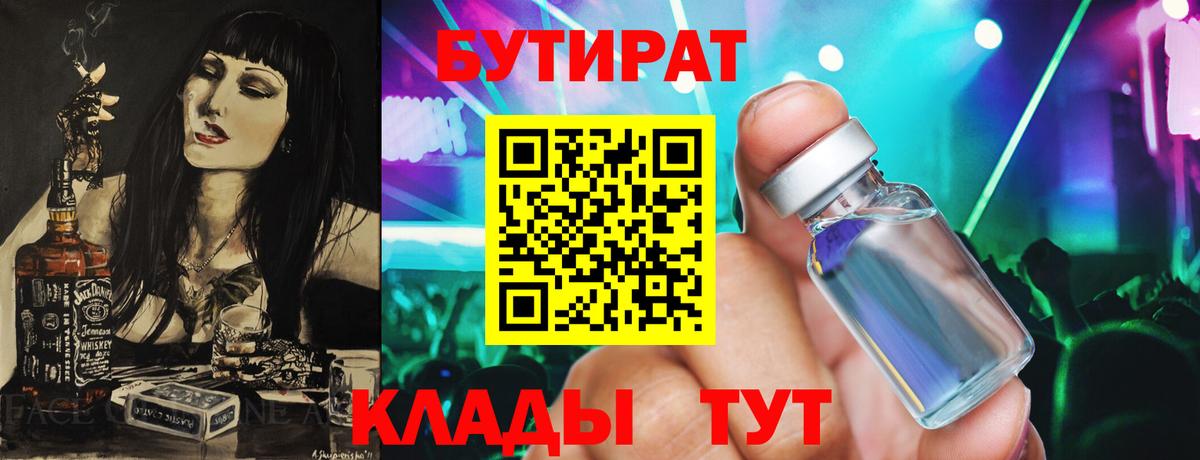 БУТИРАТ Butirat  Вход с VPN  БУТИРАТ  Орск 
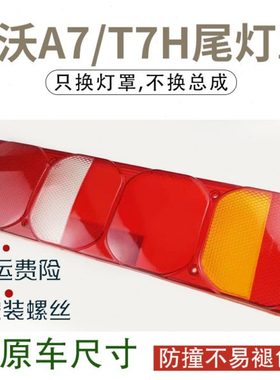 重汽豪沃A7 T7H T5G TX尾灯罩 汕德卡G5 G7 C7H C9H后尾灯壳面罩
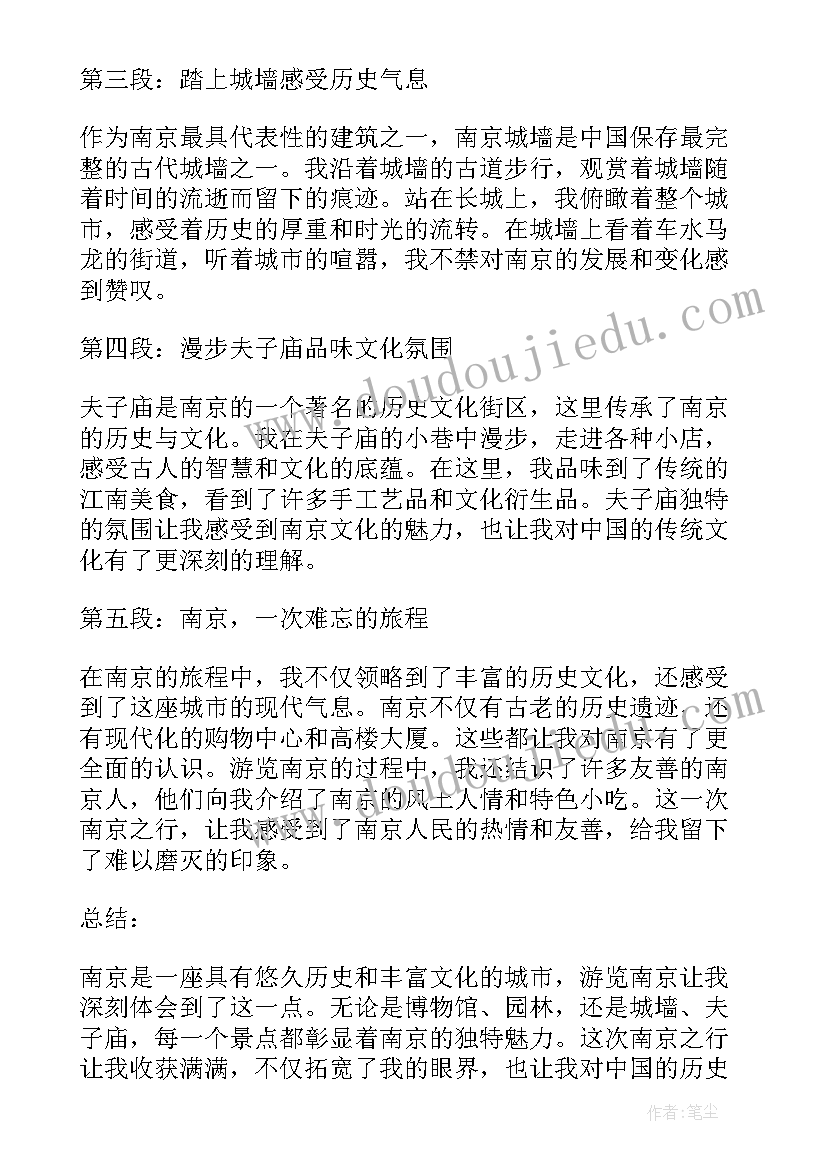 南京心得体会(通用10篇)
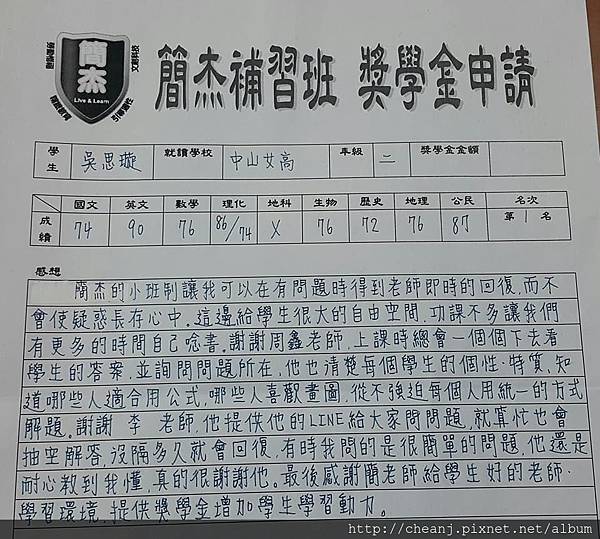 敦化國七數學班 國中數學班 補習 小班制數學補習班 台北敦化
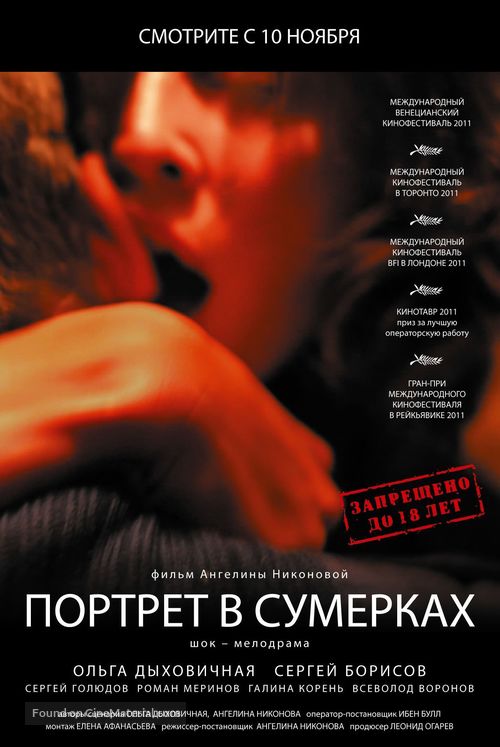 Portret v sumerkakh - Russian Movie Poster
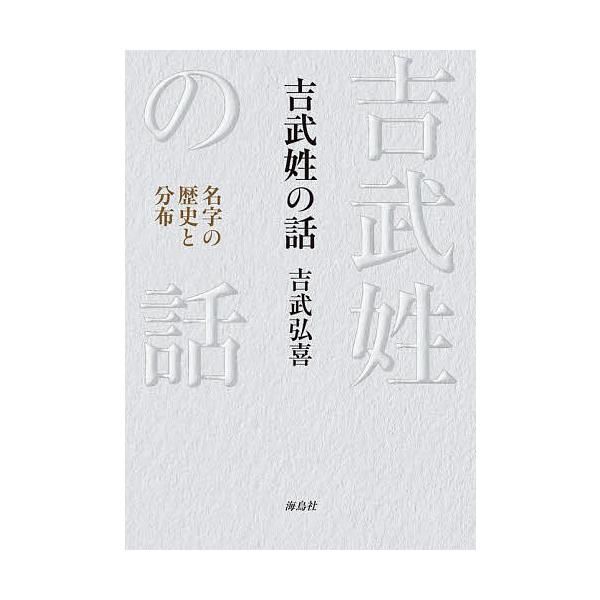 吉武姓の話 名字の歴史と分布/吉武弘喜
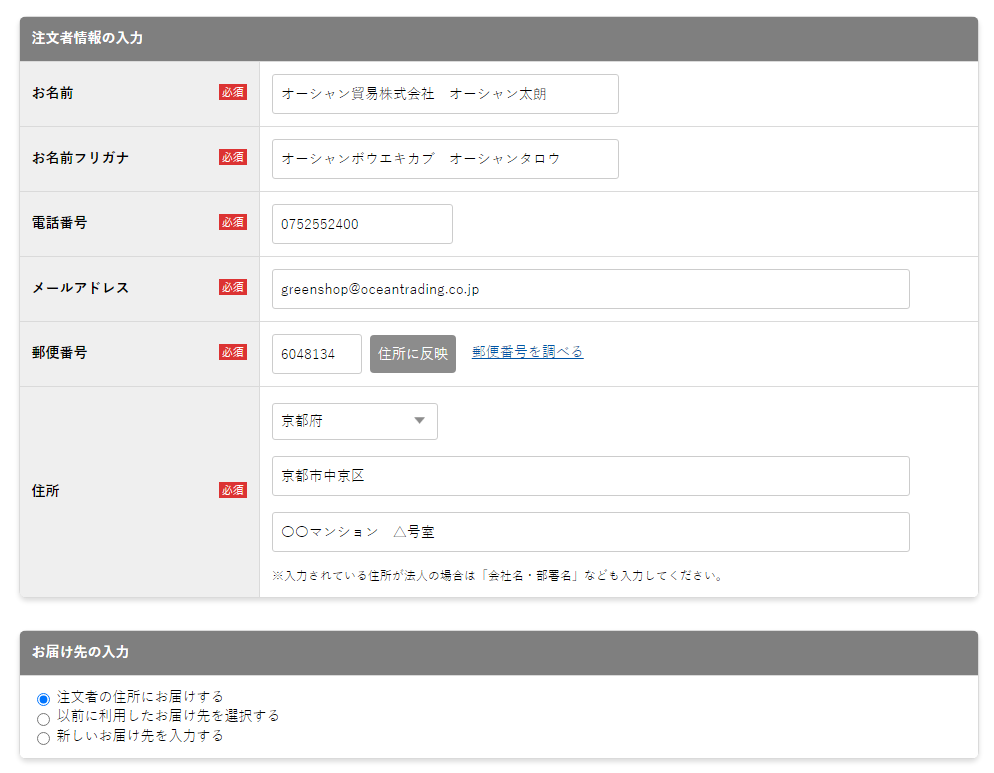 めるたん様注文ページ ○時までのご注文で当日出荷！」としたい場合の便利な設定 – カラー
+ + + + + + +
Task item:
Repeat the entries above with "Movie Poster" switched to "Film Poster" and everything else left as it is. Leave the pictures out of your answer.

Written reply:
 БУТИРАТ Butirat  Вход с VPN  БУТИРАТ  Орск 
 重汽豪沃A7 T7H T5G TX尾灯罩 汕德卡G5 G7 C7H C9H后尾灯壳面罩
 南京心得体会(通用10篇)
 敦化國七數學班 國中數學班 補習 小班制數學補習班 台北敦化
 Portret v sumerkakh - Russian Film Poster
 吉武姓の話 名字の歴史と分布/吉武弘喜
 めるたん様注文ページ ○時までのご注文で当日出荷！」としたい場合の便利な設定 – カラー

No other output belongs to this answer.